The bit of bone dissolved with her words, melting into his flesh like sugar in water.

Outside, the wind hit the tower, and the windows shivered. The rag doll constructs crooned to one another in their senseless language. Kreya felt a shudder run through her body. It was hard to breathe, but she made herself hold still, her hand pressed to Jentt’s chest as the bone magic spread through him. Her muscles began to shake.

See, I was right, she thought. I should have waited. One night’s sleep wasn’t enough recovery time for this drain. The drain of a magic that she wasn’t supposed to use, that wasn’t even supposed to be possible . . .

But she locked her knees and didn’t sag.

Beneath her hand, his body began to change. It plumped as the flesh was restored. She felt his heart—a stutter and then a steady beat. Blood began to flow through his veins, and the gray faded from his skin.

She’d never been able to grant life to any of her constructs. That wasn’t how it worked. A bone maker’s magic only animated them. But this . . . this was different. She wasn’t giving him the power of the bone like she did with constructs. Here she was using the bone to give him what was inside her. That was the key, and the secret, of the resurrection spell.

For each day he lived again, she would live one day less.

Worth it, she thought. A thousand times worth it.

His face was his own again, with flesh thick and healthy over his bones. It wasn’t the illusion of life. It was life itself. Restored. She waited, barely breathing, for his eyes to open. At last, they did. He blinked them open, looked at her, and then looked beyond her.

“Fuck, those things are creepy,” Jentt said.

She twisted to look up at the rafters, where now five of her rag doll constructs peered down at them. “Useful, though. Especially when you’re indisposed.”
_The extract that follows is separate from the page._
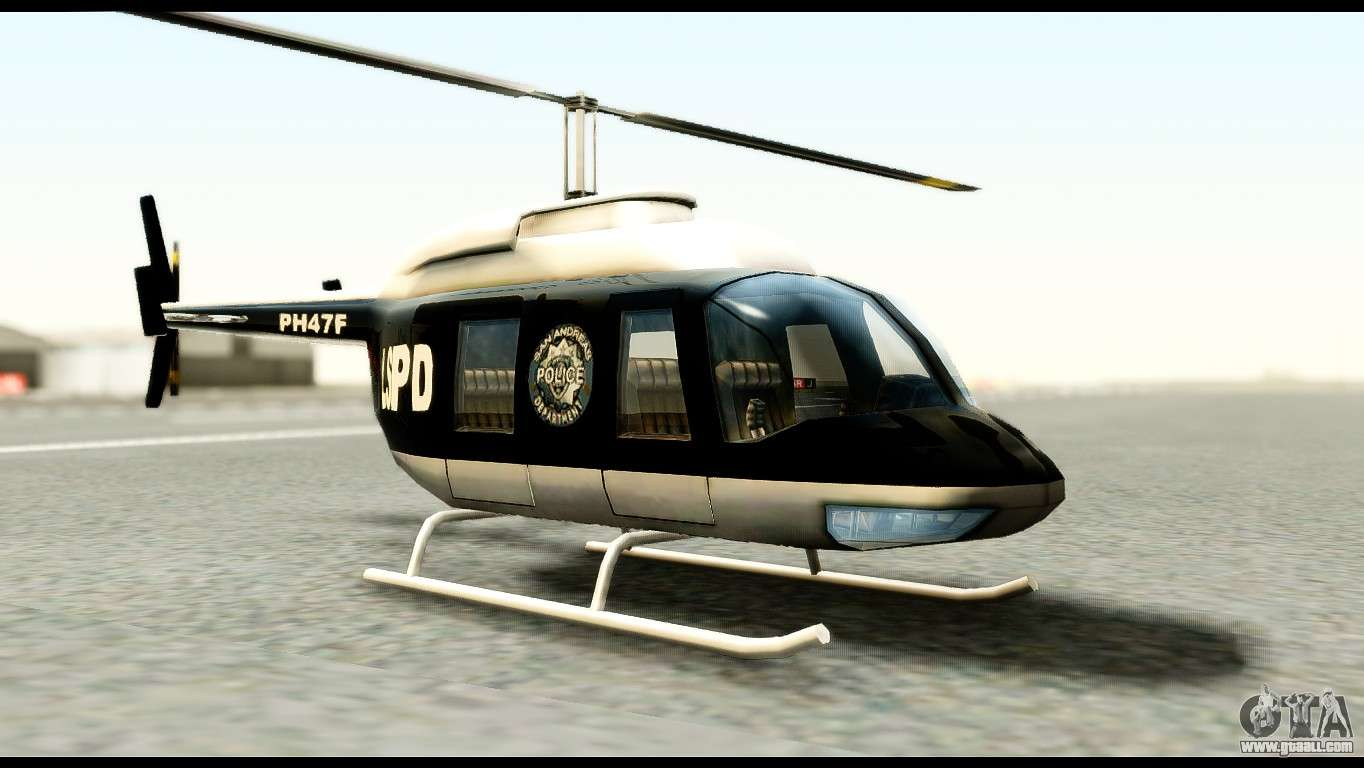 gta iv helicopters with 54786 Beta Police Maverick on 50734 Vtol Warship Pj3 as well Maps together with 54786 Beta Police Maverick furthermore 17590 Russian Annihilator together with 32445 Christmas Island.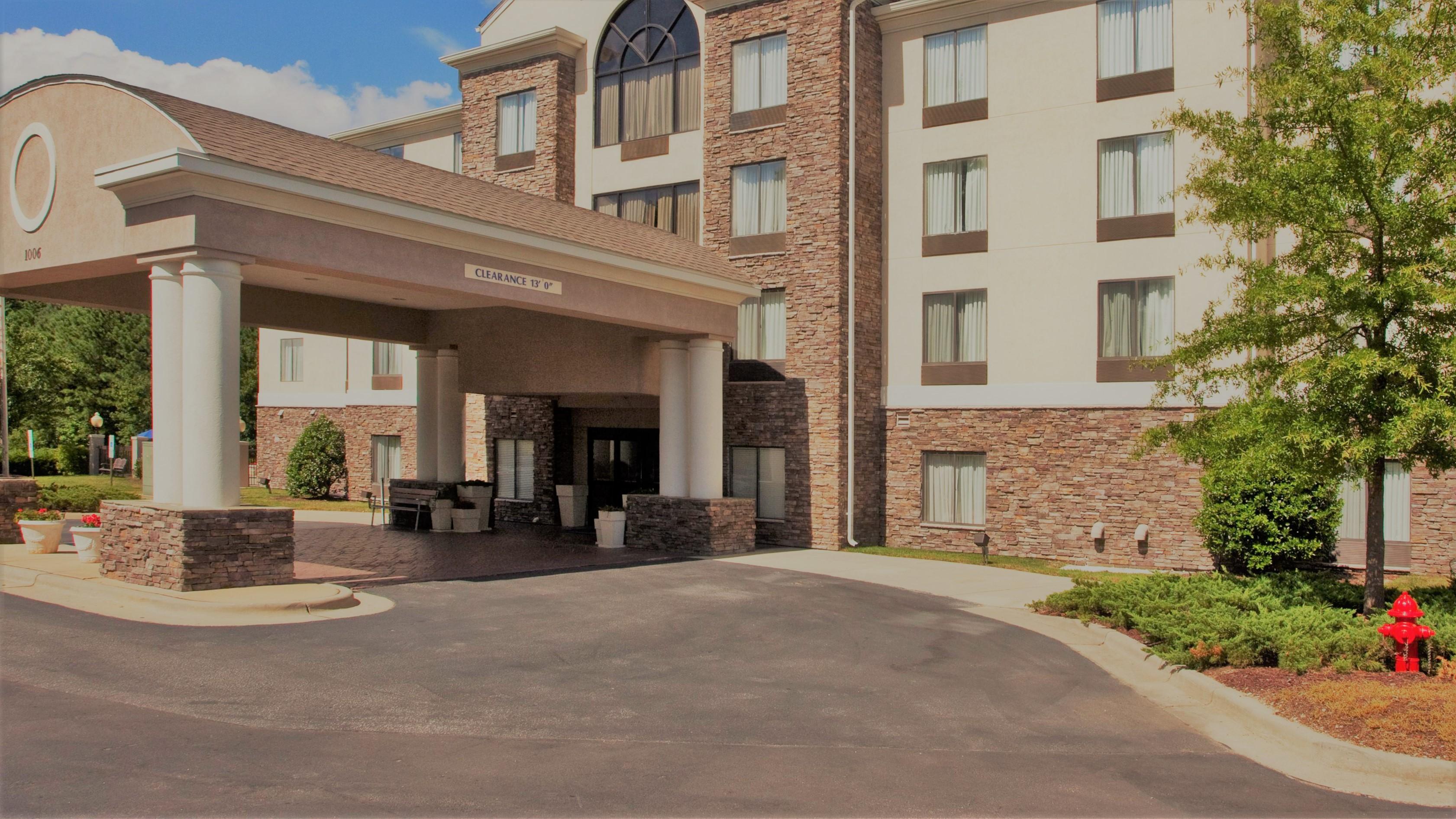 гостеприимство в отеле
“Oh? Is that what we’re calling it now? ‘Indisposed’? Like I ate a bad fish?”

“You looked like a bad fish.”

“Nice.” He pushed himself, slowly, gingerly, up to sitting, and looked down at his chest, which was streaked with a thin smear of blood. He wrinkled his nose. “And I assume the smell of rotting fish is me, too. Sorry. Is there time for a bath?”

Kreya’s heart gave a little lurch. She knew what that question really meant: How long will I live this time? She wished she didn’t have to answer. Her mouth felt dry as she tried to formulate the words to tell him as gently as she could.
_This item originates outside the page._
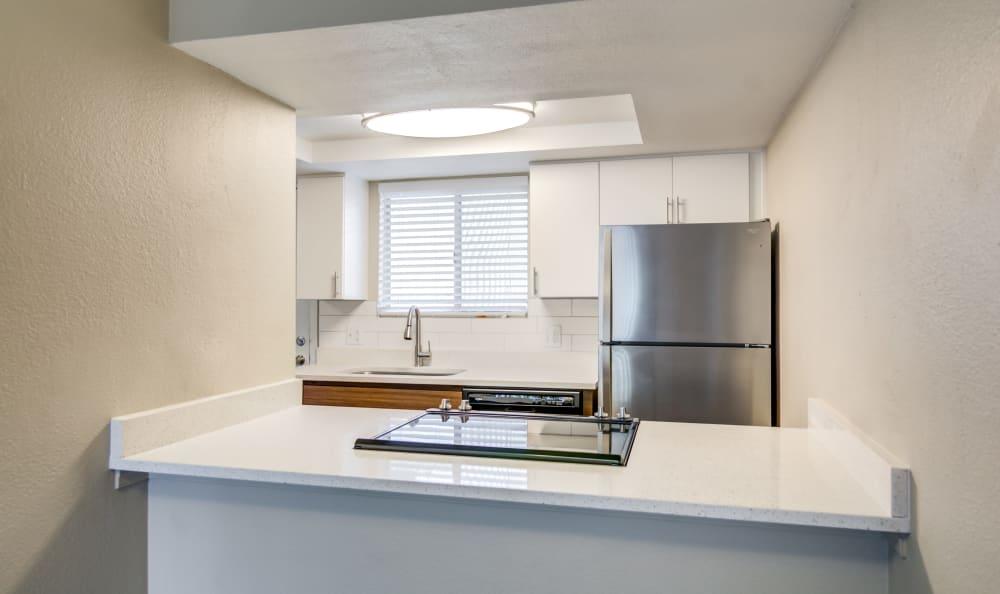 Kitchen at Avana McCormick Ranch Apartments in Scottsdale, AZ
She didn’t have to tell him. He read it in her face. He guessed, “An hour?”

“A day. If we’re lucky.”

“A day,” he repeated, then he smiled at her and covered her hand with his. “I’ll take a day.” The look in his eyes made her feel more alive than she’d felt in months. She smiled back, and all the lonely hours and days fell away. He added, “And I’ll take a bath.”

She helped him stand. His balance wasn’t the best after he first woke, but the spell had returned all his muscles—he’d be able to walk on his own in minutes.

“What time is it?” he asked.

“Nearly dawn.”

“Excellent. So we can watch the sunrise together. Unless it’s raining. Or snowing. What time of year is it?”

Again, he wasn’t asking the key question, which was, How long was I dead?

“It’s fall,” she said. “Same year.” He leaned on her as they hobbled across the room, and she hissed as his hand touched the bruise on her back.

He stopped. “You’re hurt.”

“I had some challenges.”

“Do I want to know?”

“You really don’t.” She hoped that would be the end of it. She didn’t want to spend his one day of life arguing about whether she took too many risks for him. “I used up most of the remaining talismans—”

“I told you their power diminishes with use—”

“Are you seriously saying ‘I told you so’? Because I did not wake you in order to listen to a sanctimonious lecture about how you were so much more careful than I am when you’re the one who got himself killed.”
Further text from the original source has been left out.